Steven Avery was released from prison a short while ago after serving eighteen years for a rape he did not commit. He has a case pending against Manitowoc county for millions of dollars because of the wrongful imprisonment. The question has already been asked; Why does a man with a very winnable case suddenly commit this crime? Many around here believe he didn't, despite the evidence against him. I do not know how much he is suing for, but the most common amount I have heard repeatedly is 36 million dollars. The most common opinion is that he deserved it, and would get it. You would think such a man would have absolutely no reason to commit any crime of any type.

So the focus of this case has been on the alleged attacker, and not on the disappearance of a girl named Theresa. That disappearance has now turned into a rape/murder case, and we will never get to see Theresa alive this side of heaven again. The local and national media have all focused on the connection between Steven Avery and His past; it is the stuff of TV movies, and they are doing their best to keep interest in this aspect of the case alive. We are left asking why?

Yesterday, on my way to Manitowoc (a city which is barely a few miles south of my home, Two Rivers) I drove as if in a haze. My thoughts centered on Theresa Halbach, and what she must have felt during the last hours of her life. Despite the terror of being raped and abused, would she not have in the end, still hoped to escape alive? Wouldn't she have desparately wanted to cling to life, hoping beyond hope to see her family again? If only she could just live, she could process this attack, she could survive it, and move on with her life. But that opportunityy was taken away from her. In the end, she was left without a choice; she was killed because she was no longer of any worth to the man who attacked her. Instead, she became a liability to him, and he couldn't afford to let her live to tell her tale.

I do not know if Steven Avery is guilty. The crime scene, if that is where she was actually killed, is only fifteen miles from my house. The highway leading to the scene has been closed off for a week, and no one can drive straight through any more. Our small town existence has been intruded upon by hundreds of police officers and of course, the media. The ever-loving media. They are allowed to be in the vicinity of the crime, spinning their stories despite fact, trying to make the loudest noise so everyone will listen to them.
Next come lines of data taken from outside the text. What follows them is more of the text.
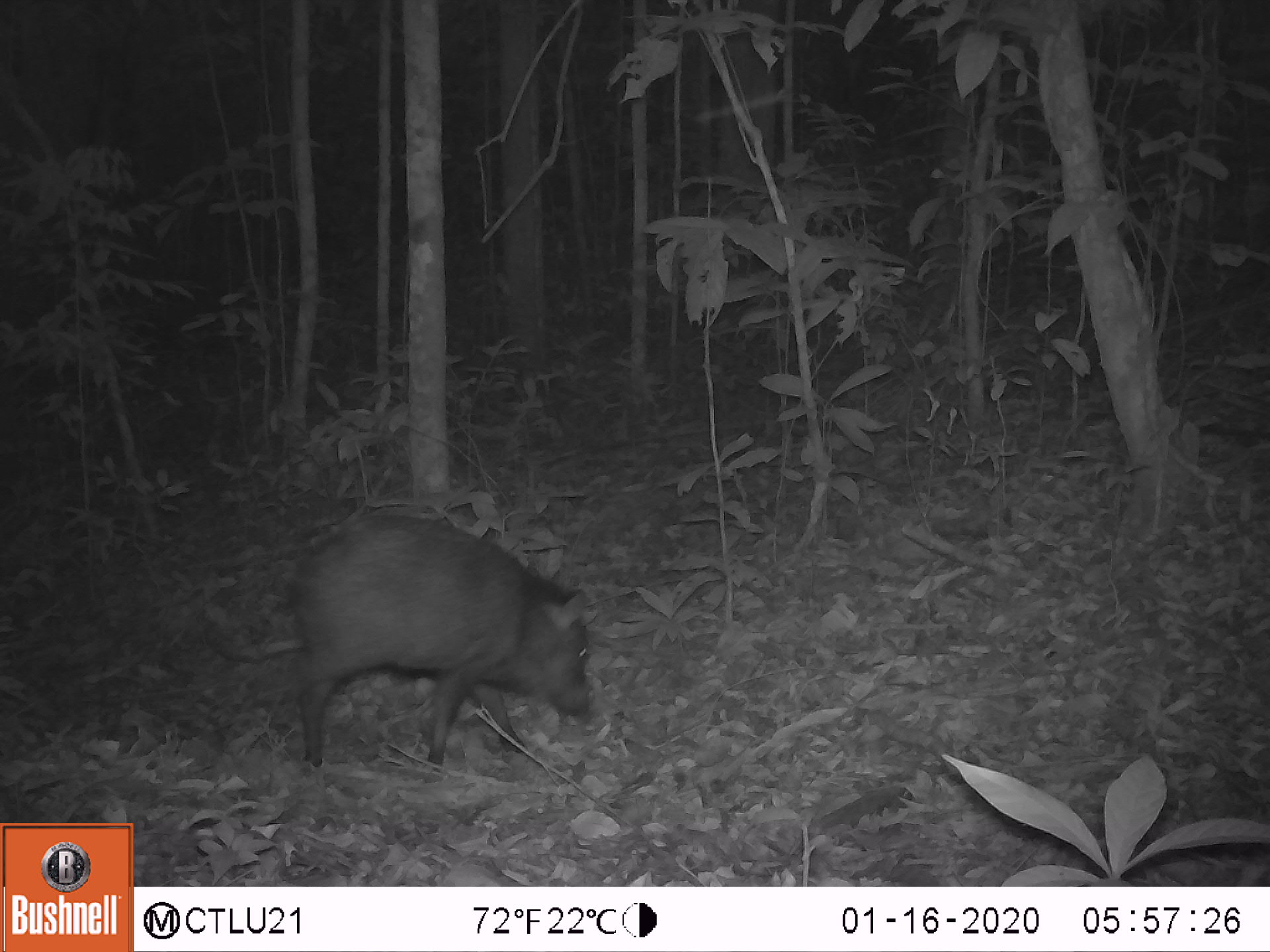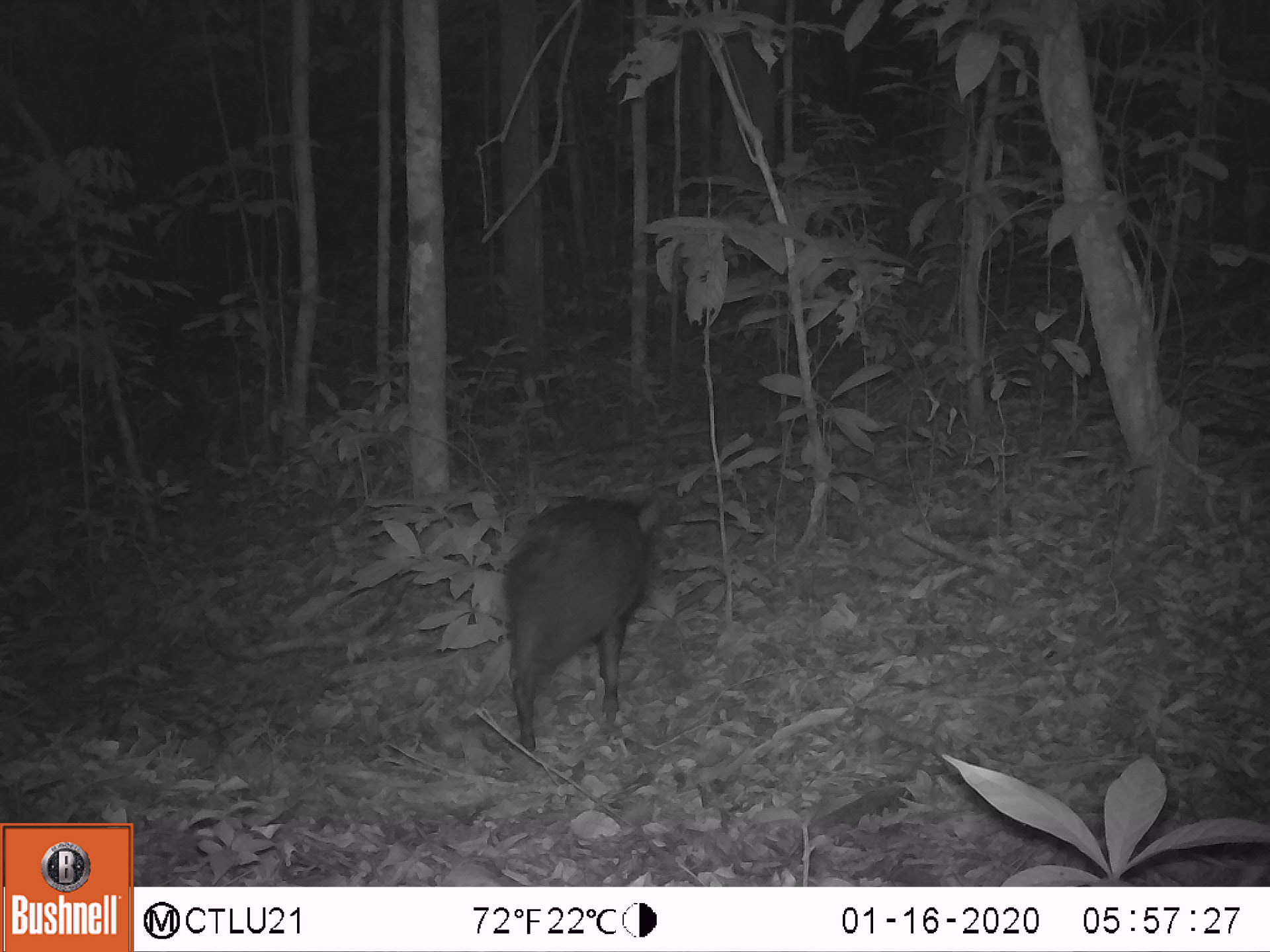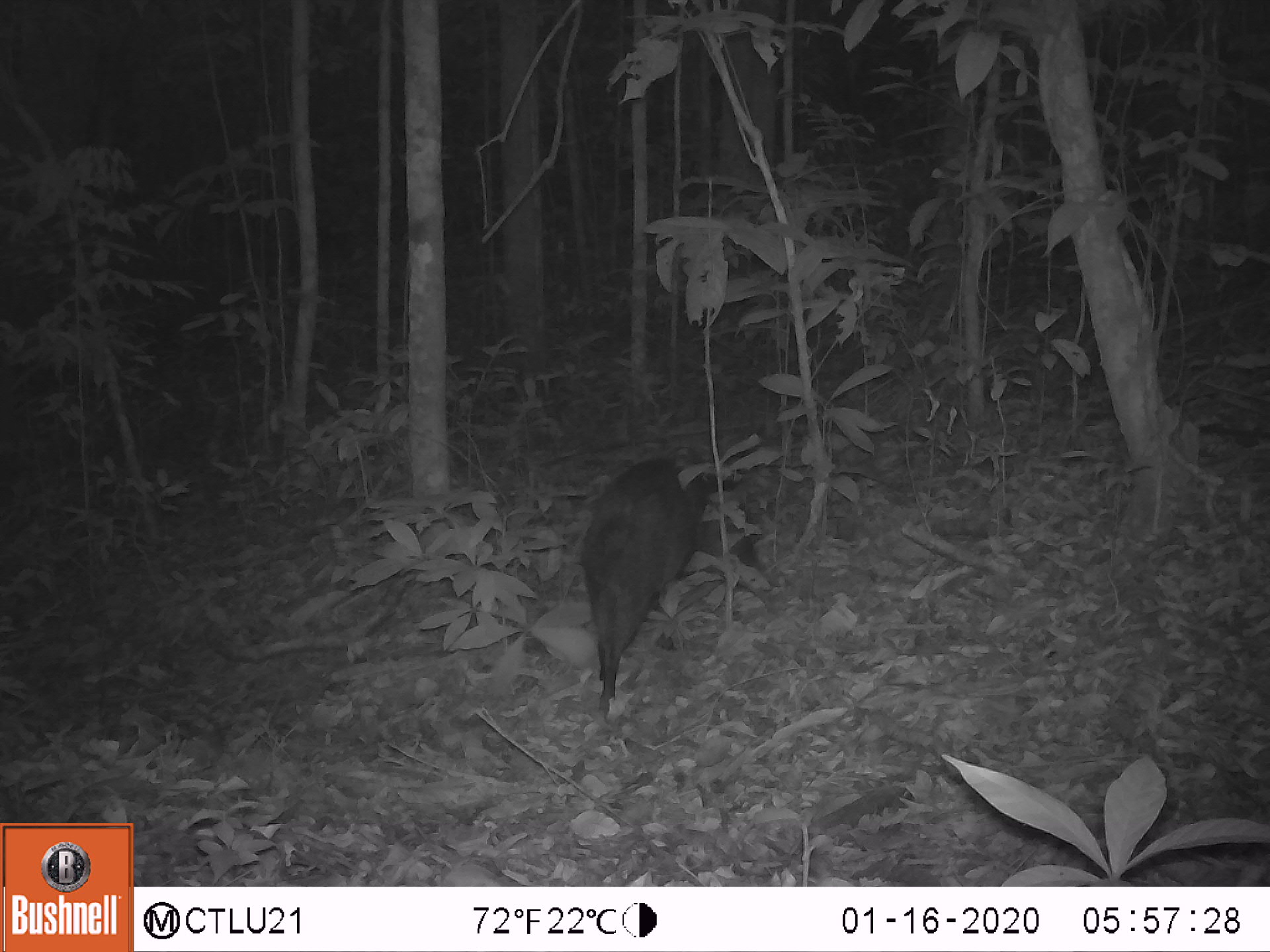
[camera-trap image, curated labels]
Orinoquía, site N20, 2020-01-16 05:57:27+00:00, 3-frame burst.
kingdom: Animalia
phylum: Chordata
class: Mammalia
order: Artiodactyla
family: Tayassuidae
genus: Pecari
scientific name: Pecari tajacu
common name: collared peccary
But the loudest voice I hear today is Theresa's, crying out for Daddy in her last moments of life. If not out loud, certainly in her heart. I hear her screaming pleas of mercy to ears that have become deaf to absolute anguish. I hear her fear, her whole body will not stop shaking, and every time her attacker approaches, her breath shortens, and eyes widen as her soul screams out to God for help! There is no one coming to help her, there isn't even a physical body who will come to her and hold her tightly, letting her know after all that she will be alright. She will never again, from those last moments onward, be comforted in this life by another human being. She will only know terror, torture, and in the end, an utter lack of mercy. Mercy was beyond hope.

The real story, not the garbage you will see on television or read in the papers, is that young Theresa cried out to someone, anyone, for mercy and aid. No one answered, "yes". The only answer she received was the cold look of death in her attackers eyes. The only story worth telling now is for us to face this pain she felt, to process it, KNOW it, think about it, all of us, so that it never happens again.

It will, of course, happen over and over every day in this nation. Can you imagine the pain and fear? Can you imagine your soul tearing in pieces? Can you imagine yourself being Theresa? Can you get there? The people we will meet for the rest of our lives need us to get there. They need us to feel what Theresa felt, at least even a small part, so that we will not wish or carry out that kind of crime upon anyone else. So that we will not harm our neighbor but will instead see a person just like Theresa, someone who is worth dying for, so that she will not have to die in our stead.

Why do we ask "Why?" We know why. We know because Theresa is just a story for the media to tell. And Steven Avery, if he is actually guilty, is just an interesting TV movie waiting to be shown. That is what we normally reduce these "stories" and the people in them to.

But I can't hear the media's story above the screams in my head from a girl named Theresa Halbach.

1 comment:

Anonymous said...

Her name is Teresa. No "h."

While I agree with the title and theory of this article, anyone who knew her would appreciate that she be remembered as a person...as who she really was. Not by how she suffered in her final hour. The pain she felt, the cries she let out...those are things we try to fight our imaginations from sharing with us. We'll remember her smile. Her laugh. Her way with children, and all people. She was all heart. She was the textbook definition of a role model.